In Line/Balance, two strips of masking tape run together diagonally across the floor, brightly lit and resembling a highway median. Two dancers, Rebecca Forde and Dennis Wise, confront each other along this line, struggling to maintain a foothold, to not fall into the “void” on either side of their “balance beam.” Gilmore has said that the “line on stage becomes the metaphor for that symbolic line one is constantly balancing in order to live with another.”
Unfortunately, the viewer needs such a gloss, because the emotional content of the dance is so thoroughly obscured by its abstract presentation. In most of the choreography, Forde and Wise mirror each other, or they balance in cool, geometric opposition. Their precise, jerky movements are almost robotic. (This regimented precision wastes Forde’s wonderful elasticity; it’s also a precision that Wise can’t quite attain.) The costumes, designed by Gilmore, reinforce the abstraction: like the bisected stage, the dancers are cut in half.

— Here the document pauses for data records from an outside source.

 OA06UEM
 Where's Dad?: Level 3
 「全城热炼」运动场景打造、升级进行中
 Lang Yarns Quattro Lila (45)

She wears a white top and a black bottom, he wears a black top and a white bottom, and each wears one black and one white sock. The idea of opposition is emphasized, but the costuming also makes top and bottom, left and right, front and back, male and female mere accidents of space and geometry.
The viewer longs for the dancers to break out of this regimentation, and at the end they do: starting at opposite ends of the line, each runs toward the other, ripping up a strip of tape, until they meet in the middle and drop their strips into a little crumpled heap. It’s a striking image, but the emotional resonance is too little, too late.

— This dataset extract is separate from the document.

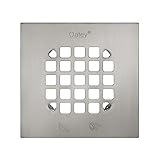 Oatea|#Oatey 46268 Strainer Square BN, by Oatey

Whereas Gilmore’s dances are fastidiously unemotional, and suffer from that, Martha Channer’s enter freely into the emotions but in a way that’s often girlish and trite. Both of her works were premieres. In the first, Looking Forward-Looking Back, Channer opens with an acted, not danced, scene in which she sorts through a desk, throwing out or keeping things in preparation for a move. An old letter brings on a reverie; Channer then dances to guitar music and lyrics by Amy Lowe (written and performed especially for this work) about a summer romance. The choreography looks like stretching exercises; the whole piece is literal and self-absorbed. The program notes provide an entirely superfluous subtitle: “Contemplation on the edge of change.”
Channer’s second dance, Return to the Garden (perhaps a reference to Martha Graham’s Embattled Garden), is more successful but still lightweight. As part of this “modern conception” of the Biblical myth, as Channer calls it, Adam’s and Eve’s division after the fall is represented as a tiff: Eve (Channer), seated on the floor with her back to Adam (Michael McGinn), sniffs and turns her head away, won’t look at him or let him touch her, while he coyly crawls after her. (Even the idea of the fortunate fall requires some conception of the tragic.)
Again, the choreography is self-serving: often McGinn is a mere stationary foil to Channer. When the piece does work, it’s when Channer allows McGinn to really dance with her, in the final scene of sexual temptation (performed to a breathy, accelerating pipe music). Too often, Channer moves in an isolated splendor, like an animal miraculously conscious of its own grace but not developed enough to be aware of anything else. But here, because she was engaged with someone else, Channer’s powerful body — she’s tall, broad- shouldered, and long-limbed — is shown to real advantage. And here I liked Channer’s style: you can see her muscles tense and relax, can see her breathe; the animal has undergone a complete, not a partial, transformation.